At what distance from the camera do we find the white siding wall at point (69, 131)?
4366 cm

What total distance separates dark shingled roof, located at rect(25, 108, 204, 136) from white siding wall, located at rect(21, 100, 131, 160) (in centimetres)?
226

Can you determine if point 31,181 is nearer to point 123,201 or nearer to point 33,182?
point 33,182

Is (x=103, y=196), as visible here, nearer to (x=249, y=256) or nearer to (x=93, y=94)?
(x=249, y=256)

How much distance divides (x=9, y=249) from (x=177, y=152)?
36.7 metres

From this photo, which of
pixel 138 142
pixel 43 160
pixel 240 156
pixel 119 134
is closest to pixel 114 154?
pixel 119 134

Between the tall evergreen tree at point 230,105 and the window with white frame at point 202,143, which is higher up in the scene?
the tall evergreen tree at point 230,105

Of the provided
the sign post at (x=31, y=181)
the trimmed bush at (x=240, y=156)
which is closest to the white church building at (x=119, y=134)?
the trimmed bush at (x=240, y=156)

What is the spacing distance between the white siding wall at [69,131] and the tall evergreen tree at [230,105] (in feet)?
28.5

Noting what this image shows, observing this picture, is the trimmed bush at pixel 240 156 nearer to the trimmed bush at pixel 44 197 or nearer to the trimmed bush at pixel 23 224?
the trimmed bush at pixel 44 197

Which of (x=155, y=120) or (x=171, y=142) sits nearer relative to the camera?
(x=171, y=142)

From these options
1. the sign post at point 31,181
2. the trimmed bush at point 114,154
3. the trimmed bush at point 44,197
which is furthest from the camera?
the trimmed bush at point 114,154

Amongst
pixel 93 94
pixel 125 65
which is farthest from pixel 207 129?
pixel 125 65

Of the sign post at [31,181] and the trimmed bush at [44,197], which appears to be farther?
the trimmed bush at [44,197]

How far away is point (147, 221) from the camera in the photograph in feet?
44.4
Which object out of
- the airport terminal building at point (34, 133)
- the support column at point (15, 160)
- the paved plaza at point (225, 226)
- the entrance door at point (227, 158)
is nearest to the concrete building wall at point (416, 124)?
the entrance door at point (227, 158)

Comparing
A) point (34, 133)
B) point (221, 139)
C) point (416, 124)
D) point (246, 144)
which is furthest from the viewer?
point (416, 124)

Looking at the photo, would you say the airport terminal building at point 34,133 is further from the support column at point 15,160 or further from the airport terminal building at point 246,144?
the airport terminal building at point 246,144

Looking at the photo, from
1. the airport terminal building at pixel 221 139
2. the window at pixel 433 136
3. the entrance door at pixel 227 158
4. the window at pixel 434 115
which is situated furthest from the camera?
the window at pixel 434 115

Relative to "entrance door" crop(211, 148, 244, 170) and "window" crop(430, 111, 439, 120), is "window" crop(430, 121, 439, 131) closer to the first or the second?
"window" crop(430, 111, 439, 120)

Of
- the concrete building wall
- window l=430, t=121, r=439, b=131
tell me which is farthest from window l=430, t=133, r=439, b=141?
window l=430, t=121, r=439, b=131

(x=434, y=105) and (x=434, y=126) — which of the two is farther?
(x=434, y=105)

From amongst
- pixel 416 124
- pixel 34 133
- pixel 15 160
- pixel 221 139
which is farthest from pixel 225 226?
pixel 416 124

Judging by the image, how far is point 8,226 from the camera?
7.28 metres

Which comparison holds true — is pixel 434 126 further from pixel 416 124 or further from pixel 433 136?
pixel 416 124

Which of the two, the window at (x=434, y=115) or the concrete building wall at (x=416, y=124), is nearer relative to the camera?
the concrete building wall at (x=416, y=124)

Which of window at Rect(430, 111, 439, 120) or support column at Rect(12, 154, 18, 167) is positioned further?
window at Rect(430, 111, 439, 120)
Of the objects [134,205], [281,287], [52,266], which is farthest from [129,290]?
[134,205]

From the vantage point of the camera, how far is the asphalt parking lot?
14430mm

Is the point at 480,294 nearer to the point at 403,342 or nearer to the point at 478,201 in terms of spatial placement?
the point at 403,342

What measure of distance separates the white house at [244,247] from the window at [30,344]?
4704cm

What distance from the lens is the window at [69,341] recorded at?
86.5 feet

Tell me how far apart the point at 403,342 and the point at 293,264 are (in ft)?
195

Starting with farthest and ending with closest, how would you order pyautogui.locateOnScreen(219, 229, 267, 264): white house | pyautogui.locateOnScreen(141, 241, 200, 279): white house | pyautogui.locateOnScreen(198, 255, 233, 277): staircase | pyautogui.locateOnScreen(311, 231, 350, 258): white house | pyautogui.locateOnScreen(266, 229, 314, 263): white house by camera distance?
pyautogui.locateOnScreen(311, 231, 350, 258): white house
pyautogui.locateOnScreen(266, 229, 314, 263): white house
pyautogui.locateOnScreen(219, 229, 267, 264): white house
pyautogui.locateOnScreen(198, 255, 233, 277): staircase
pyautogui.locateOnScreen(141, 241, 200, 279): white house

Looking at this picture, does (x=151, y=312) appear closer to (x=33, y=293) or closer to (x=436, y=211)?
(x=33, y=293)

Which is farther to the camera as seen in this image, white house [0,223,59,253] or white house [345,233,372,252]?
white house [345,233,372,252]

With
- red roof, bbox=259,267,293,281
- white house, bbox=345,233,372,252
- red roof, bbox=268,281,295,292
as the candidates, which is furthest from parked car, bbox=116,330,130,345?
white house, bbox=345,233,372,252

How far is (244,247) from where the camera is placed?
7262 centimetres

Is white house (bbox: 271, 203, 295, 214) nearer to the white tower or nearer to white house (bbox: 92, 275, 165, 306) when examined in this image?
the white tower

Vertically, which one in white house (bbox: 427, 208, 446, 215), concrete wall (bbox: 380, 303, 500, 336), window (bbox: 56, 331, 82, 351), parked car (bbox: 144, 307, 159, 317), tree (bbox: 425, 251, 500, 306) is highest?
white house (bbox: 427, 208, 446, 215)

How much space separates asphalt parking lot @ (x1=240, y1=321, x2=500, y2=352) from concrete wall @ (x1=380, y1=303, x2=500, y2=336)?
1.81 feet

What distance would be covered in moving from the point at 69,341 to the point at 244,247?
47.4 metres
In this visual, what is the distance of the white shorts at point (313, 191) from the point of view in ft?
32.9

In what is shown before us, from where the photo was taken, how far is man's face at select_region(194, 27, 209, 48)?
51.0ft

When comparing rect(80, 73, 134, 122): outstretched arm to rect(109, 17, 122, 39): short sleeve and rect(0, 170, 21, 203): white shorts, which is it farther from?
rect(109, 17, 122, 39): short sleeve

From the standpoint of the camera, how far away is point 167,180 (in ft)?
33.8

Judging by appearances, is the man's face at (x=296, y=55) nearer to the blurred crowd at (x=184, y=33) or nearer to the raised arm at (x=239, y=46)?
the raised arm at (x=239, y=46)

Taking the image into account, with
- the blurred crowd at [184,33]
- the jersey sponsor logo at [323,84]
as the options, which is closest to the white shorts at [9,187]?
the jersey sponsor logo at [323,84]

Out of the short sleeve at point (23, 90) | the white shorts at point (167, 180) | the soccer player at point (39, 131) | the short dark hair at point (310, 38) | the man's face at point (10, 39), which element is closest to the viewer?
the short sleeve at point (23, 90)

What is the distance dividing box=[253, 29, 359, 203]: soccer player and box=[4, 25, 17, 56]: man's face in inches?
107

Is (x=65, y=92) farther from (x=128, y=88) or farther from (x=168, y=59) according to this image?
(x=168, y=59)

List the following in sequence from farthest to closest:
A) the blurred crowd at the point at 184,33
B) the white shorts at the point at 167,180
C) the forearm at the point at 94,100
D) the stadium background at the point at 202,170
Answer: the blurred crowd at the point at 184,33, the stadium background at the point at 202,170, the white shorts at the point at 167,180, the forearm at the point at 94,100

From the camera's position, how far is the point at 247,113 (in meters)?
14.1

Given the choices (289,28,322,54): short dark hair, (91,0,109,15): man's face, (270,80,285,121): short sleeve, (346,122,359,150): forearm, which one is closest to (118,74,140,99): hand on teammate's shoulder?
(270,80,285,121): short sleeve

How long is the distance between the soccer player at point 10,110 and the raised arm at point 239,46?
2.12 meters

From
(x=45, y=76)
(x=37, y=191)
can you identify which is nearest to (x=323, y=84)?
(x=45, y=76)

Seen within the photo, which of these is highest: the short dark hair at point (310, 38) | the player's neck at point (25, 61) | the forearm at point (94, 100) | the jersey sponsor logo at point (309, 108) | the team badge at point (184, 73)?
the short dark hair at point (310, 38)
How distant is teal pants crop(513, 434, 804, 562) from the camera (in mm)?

----------------

EXERCISE DIRECTIONS: Write out word for word the stretch of the records from the very start through the line containing "36.7 metres".

RESPONSE:
At what distance from the camera do we find the white siding wall at point (69, 131)?
4366 cm

What total distance separates dark shingled roof, located at rect(25, 108, 204, 136) from white siding wall, located at rect(21, 100, 131, 160) (in centimetres)?
226

Can you determine if point 31,181 is nearer to point 123,201 or nearer to point 33,182?
point 33,182

Is (x=103, y=196), as visible here, nearer to (x=249, y=256) or nearer to (x=93, y=94)?
(x=249, y=256)

How much distance divides (x=9, y=249) from (x=177, y=152)?
36.7 metres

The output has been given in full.